Locus fields are not usually included in a genome submission as these can be readily extracted from the genome.
To start the submission, click the ‘genomes’ link under submission type on the submission management page.
Then follow the steps for isolate submission, uploading the contig files as supporting files. You will be able to finalize the submission only after all the assembly files have been uploaded.
Note
When including the filename for your FASTA file containing the genome assembly, please note that Windows will, by default, hide the file extension, e.g. .fas or .fasta. Even if it is hidden in the Windows interface, the file extension is part of the filename and must be included so that the uploaded file has exactly the same name as entered in the submission template. See https://www.techadvisor.co.uk/how-to/windows/windows-10-file-extensions-3697651 to see how to display hidden file extensions in Windows 10.
Assembly submission¶
Genome assemblies can be submitted to add to existing isolate records. These are often old records that have been submitted with just MLST results but whole genome sequencing has been performed later.
Start¶
Click the ‘assemblies’ link under submission type on the submission management page.
Link assembly files to isolate records¶
You need to tell the system which isolate record should be linked to each assembly that is being uploaded. In order to do this you should prepare a spreadsheet consisting of four columns that you then copy and paste into the web form. The columns are:
database id number
isolate name
sequence method
assembly filename
Both the database id and isolate name are used so that they can be cross-checked to ensure that the correct isolate record has been selected.
Click ‘Submit’ and the system will check that the id and isolate names correspond tp isolate records that do not currently have assemblies. Provided these match, you will then be prompted to drag-and-drop your genome assemblies on to the web form. A check will also be performed to see if you are the original submitter of the isolate. If you are not, you can still make the submission but should add a message to the curator to confirm why you are adding assemblies for these records.

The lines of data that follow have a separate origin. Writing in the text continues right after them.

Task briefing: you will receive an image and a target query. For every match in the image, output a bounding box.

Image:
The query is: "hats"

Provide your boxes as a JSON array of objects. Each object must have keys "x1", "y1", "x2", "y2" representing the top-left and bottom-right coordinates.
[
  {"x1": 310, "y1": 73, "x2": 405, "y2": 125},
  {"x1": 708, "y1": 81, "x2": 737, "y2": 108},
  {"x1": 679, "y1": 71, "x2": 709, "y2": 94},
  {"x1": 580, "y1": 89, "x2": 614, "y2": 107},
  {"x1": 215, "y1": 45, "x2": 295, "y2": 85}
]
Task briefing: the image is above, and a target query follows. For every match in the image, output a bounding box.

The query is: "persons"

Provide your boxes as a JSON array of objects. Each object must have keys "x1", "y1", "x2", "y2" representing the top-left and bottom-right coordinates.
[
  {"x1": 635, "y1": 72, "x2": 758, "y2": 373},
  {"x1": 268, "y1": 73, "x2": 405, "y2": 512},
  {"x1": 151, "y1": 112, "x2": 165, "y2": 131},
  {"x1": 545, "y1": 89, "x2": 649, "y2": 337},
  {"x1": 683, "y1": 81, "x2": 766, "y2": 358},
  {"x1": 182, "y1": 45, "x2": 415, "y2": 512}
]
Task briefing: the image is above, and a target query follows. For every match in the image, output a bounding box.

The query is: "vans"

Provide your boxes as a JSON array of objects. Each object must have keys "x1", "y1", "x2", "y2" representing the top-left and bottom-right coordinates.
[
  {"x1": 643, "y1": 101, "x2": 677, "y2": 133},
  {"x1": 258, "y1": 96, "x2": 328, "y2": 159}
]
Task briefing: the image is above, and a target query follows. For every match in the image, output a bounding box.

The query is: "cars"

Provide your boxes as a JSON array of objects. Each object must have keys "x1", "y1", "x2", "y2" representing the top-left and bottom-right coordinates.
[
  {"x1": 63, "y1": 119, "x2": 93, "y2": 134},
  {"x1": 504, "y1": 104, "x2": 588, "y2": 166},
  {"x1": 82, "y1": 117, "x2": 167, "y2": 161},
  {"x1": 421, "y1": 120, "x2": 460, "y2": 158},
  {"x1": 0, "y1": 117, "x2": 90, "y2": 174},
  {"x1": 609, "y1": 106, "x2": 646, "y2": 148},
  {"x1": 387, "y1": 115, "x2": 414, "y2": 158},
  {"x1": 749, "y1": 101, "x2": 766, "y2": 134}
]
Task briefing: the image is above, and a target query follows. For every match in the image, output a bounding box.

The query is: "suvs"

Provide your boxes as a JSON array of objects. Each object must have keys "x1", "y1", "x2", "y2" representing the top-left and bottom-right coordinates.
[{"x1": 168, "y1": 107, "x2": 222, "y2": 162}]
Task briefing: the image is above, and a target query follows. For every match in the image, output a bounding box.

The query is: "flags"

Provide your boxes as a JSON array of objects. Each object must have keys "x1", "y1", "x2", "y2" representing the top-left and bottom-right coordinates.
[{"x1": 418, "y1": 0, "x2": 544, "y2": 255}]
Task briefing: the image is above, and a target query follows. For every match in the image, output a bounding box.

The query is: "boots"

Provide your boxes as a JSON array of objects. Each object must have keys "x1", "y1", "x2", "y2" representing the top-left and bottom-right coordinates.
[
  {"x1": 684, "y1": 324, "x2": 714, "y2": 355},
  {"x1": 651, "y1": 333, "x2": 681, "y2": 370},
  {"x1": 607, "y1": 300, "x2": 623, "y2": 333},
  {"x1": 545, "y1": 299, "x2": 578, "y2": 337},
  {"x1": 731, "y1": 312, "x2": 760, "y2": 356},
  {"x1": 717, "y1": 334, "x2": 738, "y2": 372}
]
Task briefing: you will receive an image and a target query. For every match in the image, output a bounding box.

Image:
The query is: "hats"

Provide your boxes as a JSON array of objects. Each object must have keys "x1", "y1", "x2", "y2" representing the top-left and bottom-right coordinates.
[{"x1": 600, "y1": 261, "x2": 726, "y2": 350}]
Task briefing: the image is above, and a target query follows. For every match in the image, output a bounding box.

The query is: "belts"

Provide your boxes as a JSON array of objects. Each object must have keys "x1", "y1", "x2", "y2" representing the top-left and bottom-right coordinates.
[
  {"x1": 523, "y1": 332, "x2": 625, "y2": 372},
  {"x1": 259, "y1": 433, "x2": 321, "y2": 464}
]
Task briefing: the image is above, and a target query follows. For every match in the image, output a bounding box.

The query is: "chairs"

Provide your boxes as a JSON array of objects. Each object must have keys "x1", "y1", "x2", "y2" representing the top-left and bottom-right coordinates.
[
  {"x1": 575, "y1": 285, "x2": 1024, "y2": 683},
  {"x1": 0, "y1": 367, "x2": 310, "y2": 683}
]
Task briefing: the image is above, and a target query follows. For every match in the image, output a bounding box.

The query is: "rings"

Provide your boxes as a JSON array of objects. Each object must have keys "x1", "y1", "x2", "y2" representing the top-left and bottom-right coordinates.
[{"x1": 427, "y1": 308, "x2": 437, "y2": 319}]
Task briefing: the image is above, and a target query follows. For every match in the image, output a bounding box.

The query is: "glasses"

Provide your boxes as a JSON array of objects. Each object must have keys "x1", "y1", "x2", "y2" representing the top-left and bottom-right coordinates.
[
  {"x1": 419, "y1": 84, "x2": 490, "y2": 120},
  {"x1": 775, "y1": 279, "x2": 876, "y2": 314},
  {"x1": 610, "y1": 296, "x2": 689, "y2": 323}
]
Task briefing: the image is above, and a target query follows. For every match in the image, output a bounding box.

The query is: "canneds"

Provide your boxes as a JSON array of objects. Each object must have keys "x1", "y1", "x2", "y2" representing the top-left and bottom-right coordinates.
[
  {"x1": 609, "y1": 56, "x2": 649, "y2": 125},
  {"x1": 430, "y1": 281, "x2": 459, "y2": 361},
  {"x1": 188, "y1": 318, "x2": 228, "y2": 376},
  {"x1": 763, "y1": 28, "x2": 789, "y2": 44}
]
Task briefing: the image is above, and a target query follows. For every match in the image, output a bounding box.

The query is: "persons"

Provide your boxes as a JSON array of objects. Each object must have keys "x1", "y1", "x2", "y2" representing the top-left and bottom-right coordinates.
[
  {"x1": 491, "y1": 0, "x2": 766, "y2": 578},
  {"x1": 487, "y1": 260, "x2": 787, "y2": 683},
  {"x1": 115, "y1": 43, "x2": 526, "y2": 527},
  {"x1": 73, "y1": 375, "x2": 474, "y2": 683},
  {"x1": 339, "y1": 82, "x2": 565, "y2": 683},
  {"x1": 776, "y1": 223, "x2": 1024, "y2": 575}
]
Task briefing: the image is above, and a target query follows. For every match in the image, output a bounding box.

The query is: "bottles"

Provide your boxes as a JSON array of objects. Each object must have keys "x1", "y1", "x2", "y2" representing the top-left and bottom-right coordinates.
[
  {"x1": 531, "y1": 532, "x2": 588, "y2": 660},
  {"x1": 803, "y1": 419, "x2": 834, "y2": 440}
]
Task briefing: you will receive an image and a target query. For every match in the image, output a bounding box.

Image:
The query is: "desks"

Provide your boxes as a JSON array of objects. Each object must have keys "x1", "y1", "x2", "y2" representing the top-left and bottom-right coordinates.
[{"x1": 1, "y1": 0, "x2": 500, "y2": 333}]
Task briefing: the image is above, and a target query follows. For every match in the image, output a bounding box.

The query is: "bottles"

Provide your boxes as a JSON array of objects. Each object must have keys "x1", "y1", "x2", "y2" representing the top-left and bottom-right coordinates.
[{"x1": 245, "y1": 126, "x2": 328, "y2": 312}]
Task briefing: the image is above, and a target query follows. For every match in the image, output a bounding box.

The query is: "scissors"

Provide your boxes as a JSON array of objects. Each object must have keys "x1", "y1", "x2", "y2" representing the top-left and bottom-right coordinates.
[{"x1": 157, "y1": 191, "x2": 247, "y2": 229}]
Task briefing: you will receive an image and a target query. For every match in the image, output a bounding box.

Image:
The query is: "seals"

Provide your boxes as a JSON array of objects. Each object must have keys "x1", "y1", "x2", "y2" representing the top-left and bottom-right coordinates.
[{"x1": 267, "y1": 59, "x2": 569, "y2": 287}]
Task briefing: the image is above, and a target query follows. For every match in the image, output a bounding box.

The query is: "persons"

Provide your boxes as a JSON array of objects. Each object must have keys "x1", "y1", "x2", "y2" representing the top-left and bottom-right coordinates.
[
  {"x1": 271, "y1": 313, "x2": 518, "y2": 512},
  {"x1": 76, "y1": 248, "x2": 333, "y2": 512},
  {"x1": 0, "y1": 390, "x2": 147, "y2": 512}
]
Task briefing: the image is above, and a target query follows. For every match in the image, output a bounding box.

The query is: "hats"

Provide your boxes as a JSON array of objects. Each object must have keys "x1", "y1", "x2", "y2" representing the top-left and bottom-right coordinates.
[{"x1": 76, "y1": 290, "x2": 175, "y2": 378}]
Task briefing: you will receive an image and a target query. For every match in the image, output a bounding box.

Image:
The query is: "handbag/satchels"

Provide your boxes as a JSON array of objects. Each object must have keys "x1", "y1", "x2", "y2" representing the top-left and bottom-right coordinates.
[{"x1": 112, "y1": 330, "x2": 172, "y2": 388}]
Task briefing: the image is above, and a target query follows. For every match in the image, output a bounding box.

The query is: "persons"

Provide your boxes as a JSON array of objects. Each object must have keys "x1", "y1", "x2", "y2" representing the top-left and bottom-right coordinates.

Files are uploaded as you drag-and-drop them. Basic checks wil be performed for sequence length, number of contigs, and N50 values. If values are outside the preferred range you will see a warning for a specific value shown with a pink background. If values are outside the allowed range than the validation will fail and you will need to abort the submission. In the image below, the N50 values have a warning but have not failed the validation.
Once the files have been uploaded and passed validation, add any message to the curator if necessary, e.g. if the original isolate submissions were made by someone else. Click ‘Finalize submission’.
Removing submissions from your notification list¶
Once a submission has been closed by a curator, the results will be displayed in your ‘Manage submissions’ area. You can remove submissions once you have noted the result by clicking the ‘Remove’ link.
Alternatively, submissions will be removed automatically a specified period of time after closure. By default, this time is 90 days, but this can vary depending on the site configuration.